The results reported here clearly demonstrate that the parameters governing a scoring function for protein-ligand interactions can be optimized to improve performance for a particular task. Moreover, the multiple constraint approach for constructing an objective function for optimization of scoring functions introduces an extensible framework for making use of many types of data. In this work, we have optimized the Surflex-Dock scoring function to enhance screening enrichment for particular targets. Significant screening improvement was possible when training on as few as 15 known actives, with substantial increases in early enrichment for HIV protease and PARP. In all cases with 10 or more actives, screening performance was improved or stayed the same. For those complexes with less than 10 training ligands, use of the very small data sets was problematic but was reversed by including additional data.
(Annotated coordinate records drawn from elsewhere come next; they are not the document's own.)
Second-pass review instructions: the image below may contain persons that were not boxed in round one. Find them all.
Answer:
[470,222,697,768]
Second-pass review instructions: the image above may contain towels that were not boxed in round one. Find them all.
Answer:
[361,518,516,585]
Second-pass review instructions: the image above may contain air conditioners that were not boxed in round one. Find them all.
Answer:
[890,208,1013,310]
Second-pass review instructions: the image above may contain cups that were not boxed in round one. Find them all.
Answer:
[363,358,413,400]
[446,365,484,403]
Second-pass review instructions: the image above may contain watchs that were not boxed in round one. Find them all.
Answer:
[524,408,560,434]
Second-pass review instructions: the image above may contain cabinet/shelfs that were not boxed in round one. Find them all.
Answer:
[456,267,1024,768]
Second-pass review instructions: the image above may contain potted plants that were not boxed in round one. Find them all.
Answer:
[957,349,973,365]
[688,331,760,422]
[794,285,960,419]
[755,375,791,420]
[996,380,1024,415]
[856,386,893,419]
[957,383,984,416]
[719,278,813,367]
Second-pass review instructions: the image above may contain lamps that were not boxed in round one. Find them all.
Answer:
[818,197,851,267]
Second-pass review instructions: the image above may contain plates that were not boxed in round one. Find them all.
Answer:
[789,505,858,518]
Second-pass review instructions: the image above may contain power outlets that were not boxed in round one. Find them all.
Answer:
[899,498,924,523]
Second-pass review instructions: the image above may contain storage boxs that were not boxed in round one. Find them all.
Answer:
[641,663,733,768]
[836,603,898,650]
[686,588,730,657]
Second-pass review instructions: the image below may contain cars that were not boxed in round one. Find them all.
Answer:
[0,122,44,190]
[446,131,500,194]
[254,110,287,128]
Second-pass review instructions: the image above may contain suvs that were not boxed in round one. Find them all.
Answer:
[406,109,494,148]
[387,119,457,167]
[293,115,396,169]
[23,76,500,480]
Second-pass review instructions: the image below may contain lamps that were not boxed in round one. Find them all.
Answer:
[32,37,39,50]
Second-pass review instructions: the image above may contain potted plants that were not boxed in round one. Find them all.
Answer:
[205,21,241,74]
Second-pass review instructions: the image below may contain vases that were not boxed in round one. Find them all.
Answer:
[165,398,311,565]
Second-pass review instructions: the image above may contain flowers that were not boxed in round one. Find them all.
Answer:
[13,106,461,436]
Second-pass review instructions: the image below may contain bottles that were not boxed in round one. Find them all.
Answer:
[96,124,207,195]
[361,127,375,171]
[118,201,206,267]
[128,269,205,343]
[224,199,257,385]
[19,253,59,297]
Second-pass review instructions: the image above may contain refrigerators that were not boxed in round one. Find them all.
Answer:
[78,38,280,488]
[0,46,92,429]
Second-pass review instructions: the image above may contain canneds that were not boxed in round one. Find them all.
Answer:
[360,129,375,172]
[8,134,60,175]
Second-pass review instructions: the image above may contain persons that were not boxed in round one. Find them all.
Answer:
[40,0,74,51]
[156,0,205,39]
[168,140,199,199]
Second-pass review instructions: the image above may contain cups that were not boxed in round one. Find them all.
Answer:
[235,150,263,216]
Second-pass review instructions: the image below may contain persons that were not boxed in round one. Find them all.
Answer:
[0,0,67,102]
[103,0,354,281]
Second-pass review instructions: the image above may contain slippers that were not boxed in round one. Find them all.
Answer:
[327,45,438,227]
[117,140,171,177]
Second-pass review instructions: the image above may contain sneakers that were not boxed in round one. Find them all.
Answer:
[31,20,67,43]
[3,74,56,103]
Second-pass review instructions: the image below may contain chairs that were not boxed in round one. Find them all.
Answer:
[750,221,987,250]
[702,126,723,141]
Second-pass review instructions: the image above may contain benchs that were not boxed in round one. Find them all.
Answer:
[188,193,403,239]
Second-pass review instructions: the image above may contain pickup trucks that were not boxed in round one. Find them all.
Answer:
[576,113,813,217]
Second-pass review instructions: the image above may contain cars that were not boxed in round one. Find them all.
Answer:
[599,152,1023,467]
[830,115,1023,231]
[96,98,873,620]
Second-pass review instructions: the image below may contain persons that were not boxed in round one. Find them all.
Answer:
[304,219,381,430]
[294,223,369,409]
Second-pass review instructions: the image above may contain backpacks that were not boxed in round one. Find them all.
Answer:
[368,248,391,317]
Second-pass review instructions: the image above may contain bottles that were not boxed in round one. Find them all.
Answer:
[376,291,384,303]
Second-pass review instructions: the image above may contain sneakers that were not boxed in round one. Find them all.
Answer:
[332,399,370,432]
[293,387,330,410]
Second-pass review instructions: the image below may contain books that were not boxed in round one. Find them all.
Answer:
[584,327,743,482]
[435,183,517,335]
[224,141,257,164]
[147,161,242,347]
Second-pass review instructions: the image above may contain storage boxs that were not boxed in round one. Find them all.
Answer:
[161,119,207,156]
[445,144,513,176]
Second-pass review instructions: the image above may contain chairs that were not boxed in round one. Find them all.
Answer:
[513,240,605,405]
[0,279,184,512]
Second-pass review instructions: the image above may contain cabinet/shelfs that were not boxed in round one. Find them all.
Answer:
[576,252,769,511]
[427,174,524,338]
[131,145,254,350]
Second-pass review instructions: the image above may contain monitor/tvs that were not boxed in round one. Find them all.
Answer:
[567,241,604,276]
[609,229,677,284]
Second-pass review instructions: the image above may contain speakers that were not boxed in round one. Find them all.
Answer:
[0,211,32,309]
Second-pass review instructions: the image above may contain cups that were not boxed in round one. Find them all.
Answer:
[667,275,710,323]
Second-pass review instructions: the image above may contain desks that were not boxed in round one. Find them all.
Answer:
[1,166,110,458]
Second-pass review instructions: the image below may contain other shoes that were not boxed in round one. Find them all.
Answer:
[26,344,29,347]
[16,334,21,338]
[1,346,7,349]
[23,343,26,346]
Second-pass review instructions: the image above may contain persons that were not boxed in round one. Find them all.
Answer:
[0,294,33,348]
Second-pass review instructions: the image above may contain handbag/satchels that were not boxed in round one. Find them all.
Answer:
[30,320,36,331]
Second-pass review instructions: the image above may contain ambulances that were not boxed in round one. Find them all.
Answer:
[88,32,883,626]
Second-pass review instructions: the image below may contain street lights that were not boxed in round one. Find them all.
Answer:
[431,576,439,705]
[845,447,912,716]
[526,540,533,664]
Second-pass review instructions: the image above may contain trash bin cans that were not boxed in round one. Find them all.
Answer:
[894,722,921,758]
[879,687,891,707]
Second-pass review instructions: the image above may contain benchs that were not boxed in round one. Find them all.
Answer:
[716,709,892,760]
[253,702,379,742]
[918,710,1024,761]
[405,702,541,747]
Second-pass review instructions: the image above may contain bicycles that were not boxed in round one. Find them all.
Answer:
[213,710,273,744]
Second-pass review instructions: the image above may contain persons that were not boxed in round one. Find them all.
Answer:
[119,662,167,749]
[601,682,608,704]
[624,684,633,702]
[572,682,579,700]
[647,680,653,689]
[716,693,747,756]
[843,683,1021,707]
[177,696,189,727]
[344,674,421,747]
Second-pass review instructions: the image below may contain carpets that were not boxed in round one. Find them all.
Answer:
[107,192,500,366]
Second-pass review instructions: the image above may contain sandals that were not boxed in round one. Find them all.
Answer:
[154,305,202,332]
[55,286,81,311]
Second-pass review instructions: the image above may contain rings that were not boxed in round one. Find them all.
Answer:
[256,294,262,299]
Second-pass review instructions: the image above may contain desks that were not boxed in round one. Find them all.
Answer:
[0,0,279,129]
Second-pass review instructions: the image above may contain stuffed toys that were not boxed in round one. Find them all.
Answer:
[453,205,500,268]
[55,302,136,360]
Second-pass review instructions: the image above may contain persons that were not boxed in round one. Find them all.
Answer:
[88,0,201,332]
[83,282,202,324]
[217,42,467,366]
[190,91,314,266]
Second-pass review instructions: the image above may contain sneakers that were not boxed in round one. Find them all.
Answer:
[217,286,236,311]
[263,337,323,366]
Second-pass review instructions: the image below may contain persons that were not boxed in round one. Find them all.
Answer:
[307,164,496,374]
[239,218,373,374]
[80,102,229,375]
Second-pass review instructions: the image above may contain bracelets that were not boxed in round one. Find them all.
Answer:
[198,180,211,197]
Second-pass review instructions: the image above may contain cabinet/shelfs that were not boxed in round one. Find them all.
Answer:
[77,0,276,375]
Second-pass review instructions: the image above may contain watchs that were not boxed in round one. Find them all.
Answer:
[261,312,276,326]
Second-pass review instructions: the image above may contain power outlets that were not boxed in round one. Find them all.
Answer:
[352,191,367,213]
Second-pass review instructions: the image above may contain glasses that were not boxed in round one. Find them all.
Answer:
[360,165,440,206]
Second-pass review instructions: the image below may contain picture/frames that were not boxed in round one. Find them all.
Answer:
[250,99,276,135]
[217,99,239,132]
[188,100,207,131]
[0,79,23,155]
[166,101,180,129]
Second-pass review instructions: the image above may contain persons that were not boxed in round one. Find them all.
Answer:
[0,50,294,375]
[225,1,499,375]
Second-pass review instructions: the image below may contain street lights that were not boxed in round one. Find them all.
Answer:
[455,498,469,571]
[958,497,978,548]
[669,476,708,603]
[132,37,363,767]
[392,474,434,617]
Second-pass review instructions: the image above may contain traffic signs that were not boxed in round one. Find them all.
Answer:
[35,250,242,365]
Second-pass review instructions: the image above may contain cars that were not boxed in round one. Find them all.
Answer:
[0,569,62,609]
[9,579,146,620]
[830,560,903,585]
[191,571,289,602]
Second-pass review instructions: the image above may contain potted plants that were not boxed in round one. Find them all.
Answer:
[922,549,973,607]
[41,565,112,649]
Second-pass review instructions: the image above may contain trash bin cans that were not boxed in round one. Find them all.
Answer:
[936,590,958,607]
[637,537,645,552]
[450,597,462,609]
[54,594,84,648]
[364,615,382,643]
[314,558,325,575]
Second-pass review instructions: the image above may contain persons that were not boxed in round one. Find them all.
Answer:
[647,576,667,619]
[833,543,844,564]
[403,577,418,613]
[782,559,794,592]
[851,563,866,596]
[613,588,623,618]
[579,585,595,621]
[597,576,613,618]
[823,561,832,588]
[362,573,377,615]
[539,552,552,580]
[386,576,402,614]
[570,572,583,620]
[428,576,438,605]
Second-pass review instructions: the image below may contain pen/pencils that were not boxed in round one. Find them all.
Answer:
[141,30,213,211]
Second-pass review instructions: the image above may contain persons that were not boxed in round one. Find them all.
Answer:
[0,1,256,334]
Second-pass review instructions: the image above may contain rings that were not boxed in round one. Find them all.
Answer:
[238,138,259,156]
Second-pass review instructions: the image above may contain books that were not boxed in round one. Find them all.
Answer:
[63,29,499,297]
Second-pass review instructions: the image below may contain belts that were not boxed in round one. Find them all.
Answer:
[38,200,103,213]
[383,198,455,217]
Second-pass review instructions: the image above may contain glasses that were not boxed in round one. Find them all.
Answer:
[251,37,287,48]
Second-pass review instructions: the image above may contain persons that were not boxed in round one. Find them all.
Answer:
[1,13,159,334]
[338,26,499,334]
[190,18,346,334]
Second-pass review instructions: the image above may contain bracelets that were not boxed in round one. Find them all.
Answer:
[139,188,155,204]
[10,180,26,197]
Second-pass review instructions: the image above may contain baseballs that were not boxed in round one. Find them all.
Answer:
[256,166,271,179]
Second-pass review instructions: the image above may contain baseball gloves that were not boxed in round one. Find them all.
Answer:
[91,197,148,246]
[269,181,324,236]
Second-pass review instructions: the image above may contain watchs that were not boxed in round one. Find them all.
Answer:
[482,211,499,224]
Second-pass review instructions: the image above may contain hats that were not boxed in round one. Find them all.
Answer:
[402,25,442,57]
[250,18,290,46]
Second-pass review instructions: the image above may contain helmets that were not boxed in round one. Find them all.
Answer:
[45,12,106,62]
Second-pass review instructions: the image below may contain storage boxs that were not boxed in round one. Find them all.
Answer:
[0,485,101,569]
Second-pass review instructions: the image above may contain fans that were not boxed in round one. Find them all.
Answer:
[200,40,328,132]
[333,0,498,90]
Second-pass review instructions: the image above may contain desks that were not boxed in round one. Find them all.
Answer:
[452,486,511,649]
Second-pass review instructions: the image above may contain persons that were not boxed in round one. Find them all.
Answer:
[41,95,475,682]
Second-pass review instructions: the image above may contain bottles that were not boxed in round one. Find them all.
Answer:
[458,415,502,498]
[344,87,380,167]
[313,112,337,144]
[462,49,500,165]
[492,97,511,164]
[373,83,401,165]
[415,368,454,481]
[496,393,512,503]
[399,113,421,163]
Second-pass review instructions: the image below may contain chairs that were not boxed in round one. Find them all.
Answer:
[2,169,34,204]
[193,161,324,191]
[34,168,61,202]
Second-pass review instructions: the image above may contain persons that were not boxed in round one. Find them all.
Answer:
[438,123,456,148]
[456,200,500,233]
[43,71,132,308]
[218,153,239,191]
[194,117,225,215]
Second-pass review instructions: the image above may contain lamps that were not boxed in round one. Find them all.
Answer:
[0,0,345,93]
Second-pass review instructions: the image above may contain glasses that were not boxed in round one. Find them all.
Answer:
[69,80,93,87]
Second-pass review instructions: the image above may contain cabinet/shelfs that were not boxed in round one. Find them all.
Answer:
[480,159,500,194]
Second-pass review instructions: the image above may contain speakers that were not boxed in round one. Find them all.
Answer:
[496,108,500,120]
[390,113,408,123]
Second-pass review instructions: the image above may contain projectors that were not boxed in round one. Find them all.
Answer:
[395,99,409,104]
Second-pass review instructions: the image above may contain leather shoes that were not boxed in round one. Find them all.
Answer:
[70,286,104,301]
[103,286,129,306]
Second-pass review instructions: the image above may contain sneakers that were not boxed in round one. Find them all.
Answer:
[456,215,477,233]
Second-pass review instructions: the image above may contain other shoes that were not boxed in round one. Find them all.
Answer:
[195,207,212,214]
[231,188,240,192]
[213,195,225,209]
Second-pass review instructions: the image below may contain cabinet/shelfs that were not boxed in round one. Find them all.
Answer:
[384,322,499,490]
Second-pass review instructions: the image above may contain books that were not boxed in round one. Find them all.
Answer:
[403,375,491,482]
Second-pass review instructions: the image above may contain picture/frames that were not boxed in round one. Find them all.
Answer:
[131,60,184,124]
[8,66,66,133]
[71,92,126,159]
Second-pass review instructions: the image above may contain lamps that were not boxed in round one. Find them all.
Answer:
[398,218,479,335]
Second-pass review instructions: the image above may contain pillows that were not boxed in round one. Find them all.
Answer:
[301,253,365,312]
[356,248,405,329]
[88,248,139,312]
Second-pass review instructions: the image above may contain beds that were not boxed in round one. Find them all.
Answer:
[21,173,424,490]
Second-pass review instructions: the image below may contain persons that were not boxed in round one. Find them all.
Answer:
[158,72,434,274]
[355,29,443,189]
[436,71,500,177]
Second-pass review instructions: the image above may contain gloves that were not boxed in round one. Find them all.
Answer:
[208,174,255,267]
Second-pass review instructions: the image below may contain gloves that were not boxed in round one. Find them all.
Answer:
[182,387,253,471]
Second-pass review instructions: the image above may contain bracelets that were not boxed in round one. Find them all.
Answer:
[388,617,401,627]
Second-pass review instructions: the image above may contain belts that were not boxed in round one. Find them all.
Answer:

As a practical matter, many practitioners of docking spend a great deal of effort on very small numbers of targets. Frequently, such situations involve access to large quantities of proprietary crystal structures as well as structure-activity data. While refinement of scoring functions for docking will continue toward addressing the general case of application to any target, focused refinement may prove to be of great utility to those whose interests lie in studying a particular target as opposed to caring about the generality of the methodology. By providing the tools for rapid optimization of scoring function parameters to users, we hope that the subtle parameter refinements seen here to yield large changes in performance will be demonstrated on targets “in the wild.”

As a theoretical matter, a rigorous treatment of the multiple instance problem (which pose do we listen to?) coupled with creative use of objective functions (can we enforce a constraint that this ligand or pose is supposed to score better than these others?) may prove to be of use beyond scoring functions in docking or methods in 3D QSAR. The place where such an approach has obvious applicability, but has not yet been tried to our knowledge, is in the development and refinement of empirical scoring functions for use in protein folding.

Acknowledgements

The authors gratefully acknowledge NIH for partial funding of the work (grant GM070481). Dr. Jain has a financial interest in BioPharmics LLC, a biotechnology company whose main focus is in the development of methods for computational modeling in drug discovery. Tripos Inc., has exclusive commercial distribution rights for Surflex-Dock, licensed from BioPharmics LLC.